[Stored items]
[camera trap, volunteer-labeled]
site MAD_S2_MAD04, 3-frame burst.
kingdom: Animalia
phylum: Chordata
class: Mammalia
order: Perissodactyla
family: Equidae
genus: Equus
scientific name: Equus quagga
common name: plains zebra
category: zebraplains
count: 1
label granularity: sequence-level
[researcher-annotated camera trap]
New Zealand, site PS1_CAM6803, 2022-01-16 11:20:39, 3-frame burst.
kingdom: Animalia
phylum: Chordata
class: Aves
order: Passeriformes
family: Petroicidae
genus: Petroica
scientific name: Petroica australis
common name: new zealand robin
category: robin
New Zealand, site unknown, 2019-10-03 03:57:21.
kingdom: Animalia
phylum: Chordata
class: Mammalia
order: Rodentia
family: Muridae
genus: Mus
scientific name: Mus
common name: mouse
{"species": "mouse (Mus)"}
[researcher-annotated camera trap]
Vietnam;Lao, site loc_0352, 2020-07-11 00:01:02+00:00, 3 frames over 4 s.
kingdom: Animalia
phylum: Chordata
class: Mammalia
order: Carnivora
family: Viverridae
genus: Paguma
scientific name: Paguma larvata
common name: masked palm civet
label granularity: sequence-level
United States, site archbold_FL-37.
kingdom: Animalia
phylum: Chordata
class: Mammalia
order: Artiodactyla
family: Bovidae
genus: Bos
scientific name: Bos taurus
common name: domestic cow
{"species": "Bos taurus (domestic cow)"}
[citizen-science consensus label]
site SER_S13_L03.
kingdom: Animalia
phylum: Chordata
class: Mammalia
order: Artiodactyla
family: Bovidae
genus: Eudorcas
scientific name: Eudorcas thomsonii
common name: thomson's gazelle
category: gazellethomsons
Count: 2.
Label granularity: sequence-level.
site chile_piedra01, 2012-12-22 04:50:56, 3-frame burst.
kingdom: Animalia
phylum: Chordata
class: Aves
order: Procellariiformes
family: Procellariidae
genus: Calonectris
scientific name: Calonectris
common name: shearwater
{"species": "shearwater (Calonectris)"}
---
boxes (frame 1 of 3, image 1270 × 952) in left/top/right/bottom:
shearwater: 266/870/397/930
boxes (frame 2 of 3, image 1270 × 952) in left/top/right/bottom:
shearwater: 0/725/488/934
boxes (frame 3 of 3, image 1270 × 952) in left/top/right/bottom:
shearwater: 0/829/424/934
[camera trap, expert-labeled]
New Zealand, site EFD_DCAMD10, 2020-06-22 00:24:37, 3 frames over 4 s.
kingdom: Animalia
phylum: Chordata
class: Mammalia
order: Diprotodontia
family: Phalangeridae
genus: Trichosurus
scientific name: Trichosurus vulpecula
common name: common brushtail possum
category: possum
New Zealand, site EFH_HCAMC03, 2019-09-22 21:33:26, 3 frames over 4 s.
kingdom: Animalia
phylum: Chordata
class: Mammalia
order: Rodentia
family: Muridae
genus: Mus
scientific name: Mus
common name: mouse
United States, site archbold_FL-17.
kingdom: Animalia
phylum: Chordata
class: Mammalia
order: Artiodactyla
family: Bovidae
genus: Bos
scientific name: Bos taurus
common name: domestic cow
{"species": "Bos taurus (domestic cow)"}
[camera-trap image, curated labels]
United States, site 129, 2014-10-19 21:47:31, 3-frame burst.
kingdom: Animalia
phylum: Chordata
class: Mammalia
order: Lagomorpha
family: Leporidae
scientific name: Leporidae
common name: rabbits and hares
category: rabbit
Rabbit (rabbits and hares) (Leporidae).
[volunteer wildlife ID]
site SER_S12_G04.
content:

Exercise goal. An exact copy of the lines from the one holding "New Zealand, site EFH_HCAMC03, 2019-09-22" through the end of the data is the whole answer.

Response to the task.
New Zealand, site EFH_HCAMC03, 2019-09-22 21:33:26, 3 frames over 4 s.
kingdom: Animalia
phylum: Chordata
class: Mammalia
order: Rodentia
family: Muridae
genus: Mus
scientific name: Mus
common name: mouse
United States, site archbold_FL-17.
kingdom: Animalia
phylum: Chordata
class: Mammalia
order: Artiodactyla
family: Bovidae
genus: Bos
scientific name: Bos taurus
common name: domestic cow
{"species": "Bos taurus (domestic cow)"}
[camera-trap image, curated labels]
United States, site 129, 2014-10-19 21:47:31, 3-frame burst.
kingdom: Animalia
phylum: Chordata
class: Mammalia
order: Lagomorpha
family: Leporidae
scientific name: Leporidae
common name: rabbits and hares
category: rabbit
Rabbit (rabbits and hares) (Leporidae).
[volunteer wildlife ID]
site SER_S12_G04.
content:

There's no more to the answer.